»»
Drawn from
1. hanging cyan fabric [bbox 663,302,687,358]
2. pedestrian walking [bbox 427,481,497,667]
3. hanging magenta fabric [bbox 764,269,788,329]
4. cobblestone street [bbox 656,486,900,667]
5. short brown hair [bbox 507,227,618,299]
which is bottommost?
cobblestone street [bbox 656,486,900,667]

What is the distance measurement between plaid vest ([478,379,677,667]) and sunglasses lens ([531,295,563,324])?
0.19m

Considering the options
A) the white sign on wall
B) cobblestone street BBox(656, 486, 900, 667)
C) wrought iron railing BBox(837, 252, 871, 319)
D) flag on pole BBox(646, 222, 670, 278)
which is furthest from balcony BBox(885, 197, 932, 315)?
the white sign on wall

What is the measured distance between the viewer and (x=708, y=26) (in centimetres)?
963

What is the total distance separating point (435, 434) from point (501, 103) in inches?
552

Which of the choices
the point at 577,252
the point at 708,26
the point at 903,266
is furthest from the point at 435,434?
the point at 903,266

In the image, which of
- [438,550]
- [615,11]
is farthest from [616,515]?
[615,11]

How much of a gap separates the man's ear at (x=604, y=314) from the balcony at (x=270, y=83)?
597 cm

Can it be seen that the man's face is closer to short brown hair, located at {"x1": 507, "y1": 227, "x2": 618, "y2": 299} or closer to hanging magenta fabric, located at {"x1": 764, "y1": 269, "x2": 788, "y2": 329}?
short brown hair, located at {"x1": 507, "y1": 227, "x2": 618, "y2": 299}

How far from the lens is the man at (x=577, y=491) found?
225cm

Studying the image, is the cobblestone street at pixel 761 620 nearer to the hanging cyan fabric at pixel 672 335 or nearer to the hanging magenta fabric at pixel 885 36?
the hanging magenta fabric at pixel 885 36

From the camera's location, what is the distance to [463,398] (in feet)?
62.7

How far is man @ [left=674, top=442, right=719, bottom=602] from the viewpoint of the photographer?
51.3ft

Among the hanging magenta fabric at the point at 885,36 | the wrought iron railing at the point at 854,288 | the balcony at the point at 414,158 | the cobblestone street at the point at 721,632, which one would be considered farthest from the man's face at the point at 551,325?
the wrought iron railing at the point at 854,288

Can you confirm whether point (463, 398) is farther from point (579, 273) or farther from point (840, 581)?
««
*Problem details*
Exactly repeat the lines from the line that contains "How far from" to the end of the entries, both included, and leave out all other lines.

*Written reply*
How far from the lens is the man at (x=577, y=491) found?
225cm

Studying the image, is the cobblestone street at pixel 761 620 nearer to the hanging cyan fabric at pixel 672 335 or nearer to the hanging magenta fabric at pixel 885 36?
the hanging magenta fabric at pixel 885 36

From the camera's location, what is the distance to [463,398] (in feet)?
62.7

How far is man @ [left=674, top=442, right=719, bottom=602] from the viewpoint of the photographer?
51.3ft

Among the hanging magenta fabric at the point at 885,36 | the wrought iron railing at the point at 854,288 | the balcony at the point at 414,158 | the cobblestone street at the point at 721,632, which one would be considered farthest from the man's face at the point at 551,325?
the wrought iron railing at the point at 854,288

Can you confirm whether point (463, 398) is farther from point (579, 273) or farther from point (840, 581)?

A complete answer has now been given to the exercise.